Il ventennio post Independence Day ci consegna un mondo più mutato di quanto il ‘96 non lo fosse rispetto al dopoguerra. Pochi anni dopo la fine dell'URSS, solo una razza aliena poteva sfidare il mondo e il suo angelo custode. Passano due decenni e i nuovi nemici non sono più Paesi, non hanno necessariamente un nome e un cognome, né una sede legale, né dei costosi biglietti da visita. Le stesse sigle con cui cerchiamo di identificarli sfuggono tanto a chi li impersona che a chi tenta di interpretarli.

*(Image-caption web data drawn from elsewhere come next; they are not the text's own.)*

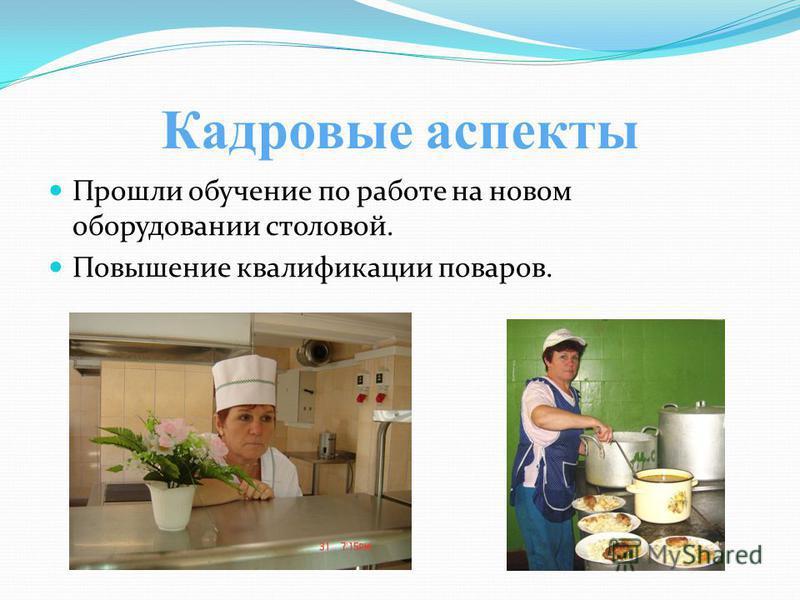 Кадровые аспекты Прошли обучение по работе на новом оборудовании столовой. Повышение квалификации поваров.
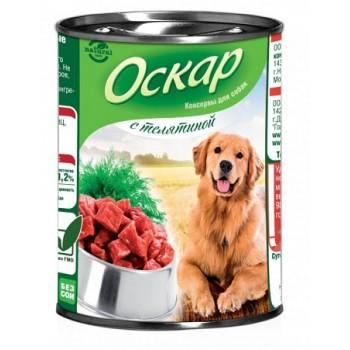 Оскар консервы для собак с Телятиной 0,35 кг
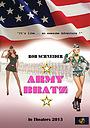 Фільм «Army Bratz»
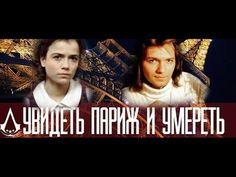 Мужественная и энергичная женщина Елена Орехова, пережившая сталинские репрессии и лагеря, проживает в коммунальной квартире и мечтает отправить сына, талант...
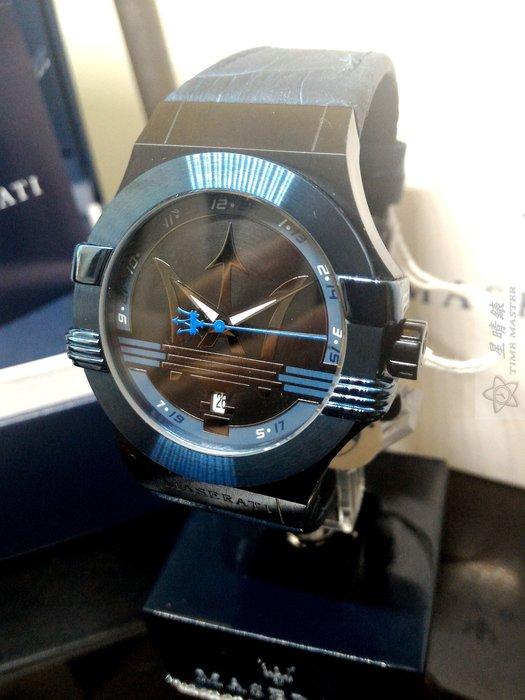 請支持正貨,瑪莎拉蒂手錶MASERATI手錶POTENZA款,編號:MA00032,黑色錶面藍色皮革錶帶款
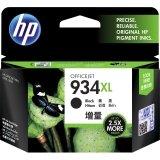 HP 934XL Black High Yield Original Ink Cartridge (C2P23AN)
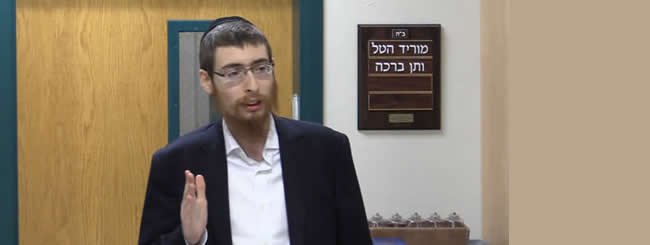 Lectures: A Rabbinic Mystic and Communal Leader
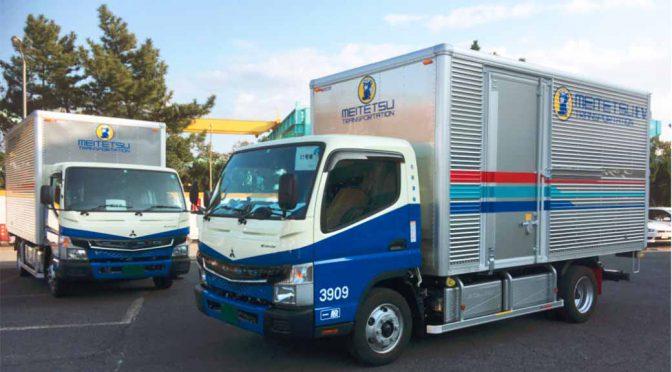 三菱ふそう、名鉄運輸に電動トラックの「eCanter」納入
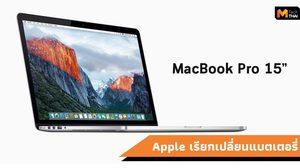 เช็คด่วน!! Apple เรียกเปลี่ยนแบตเตอรี่ Macbook Pro 15 นิ้ว รุ่นที่ขายในปี 2015-2017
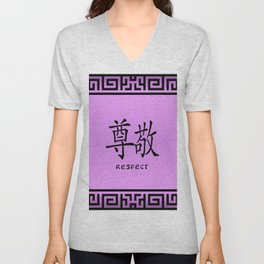 "Symbol ""Respect"" in Mauve Chinese Calligraphy Unisex V-Neck"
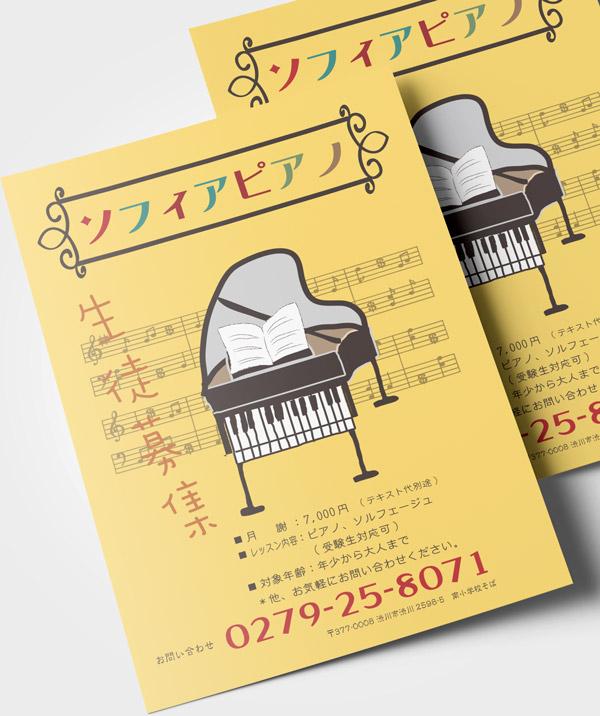 piano46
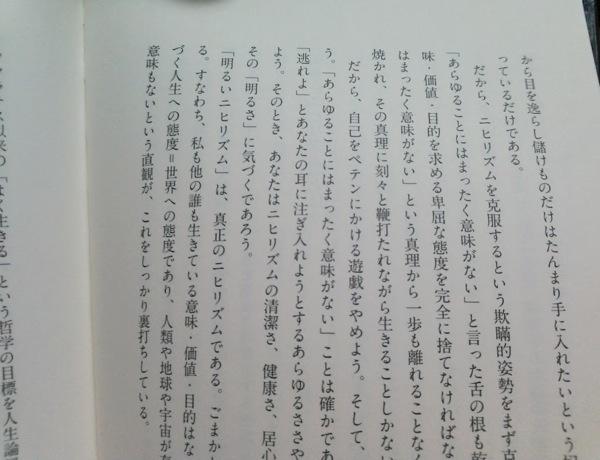 th_NCM_0228885.jpg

Il nemico è un brand, e come tutti i brand è innanzitutto un'idea di se stesso. Le nuove frontiere del terrorismo internazionale, dello spionaggio globale, della sensibilità dei dati, del controllo capillare delle nostre vite ed abitudini non sono più fattori bidimensionali incasellabili in una sceneggiatura anni novanta. Se ne sono accorti gli autori di Jurassic World, che nel riesumare un mostro sacro di quel decennio hanno sapientemente ammesso, per bocca della protagonista, che "i ragazzi guardano oggi i dinosauri come se fossero elefanti". Similmente, c'è da pensare che guardino gli alieni come se fossero terroristi. Provenire da altri mondi non è più cool come una volta, e non essere di questo pianeta non è più sufficiente a stuzzicare la fantasia dello spettatore medio. Quello che serve è il "fattore wow", l'elemento super, il colpo di scena permanente imposto dagli standard della serialità televisiva. E come per i nuovi dinosauri ibridi, i sequel di Independence Day hanno la possibilità di fare perno su due piani: l'effetto nostalgia, leggasi colonna sonora e vecchie glorie del cast, e il fattore wow, leggasi novità nel reparto alieni. Chi salverà il mondo stavolta? La formula del quartetto magico non si può limitare a ripetersi. Non solo perché il mondo è cambiato, ma anche perché il pubblico non è più uguale a se stesso. Il dubbio è che la soluzione possa non venire più (soltanto) dagli Stati Uniti, ma da un elemento che travalichi i confini nazionali in nome di un globalismo dal volto umano, magari con la faccia pulita e il cuore geek della meglio gioventù.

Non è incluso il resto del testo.